“Fotoğraflar masumiyeti sergiler, kendi yıkımlarına doğru ilerleyen hayatların zayıflığını gösterir ve fotoğraf ile ölüm arasındaki bu bağ, bir hayalet gibi bütün insan fotoğraflarının üzerinde gezinir.” Susan Sontag
Hayatımızdaki kırılma anlarını bize hatırlatan şeyler vardır.Kimi zaman bir koku, kimi zaman bir şarkı, bazen de bir fotoğraf o an ile özdeşleşir. Kerem Görkem, Aile Fotoğrafı’nda bir ailenin dağılışını farklı karakterlerin bakış açıları üzerinden ele alırken, bu süreci bir fotoğraf karesinin izini sürerek aktarıyor.

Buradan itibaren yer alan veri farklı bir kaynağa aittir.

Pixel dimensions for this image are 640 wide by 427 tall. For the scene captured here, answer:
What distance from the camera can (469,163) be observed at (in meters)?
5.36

Aile Fotoğrafı, ayna kenarına iliştirilmiş, süslü bir çerçeveye konmuş ya da cüzdan içine sıkıştırılmış; eski bir albüm içinde küflenmiş, bir sahafın tezgâhında birkaç kuruşa satılmayı bekleyen, sararmış, yıpranmış fotoğraflara bakarken, bir fotoğrafın içine gizlenen hikâyeleri keşfetme hissini kamçılayan bir ilk roman.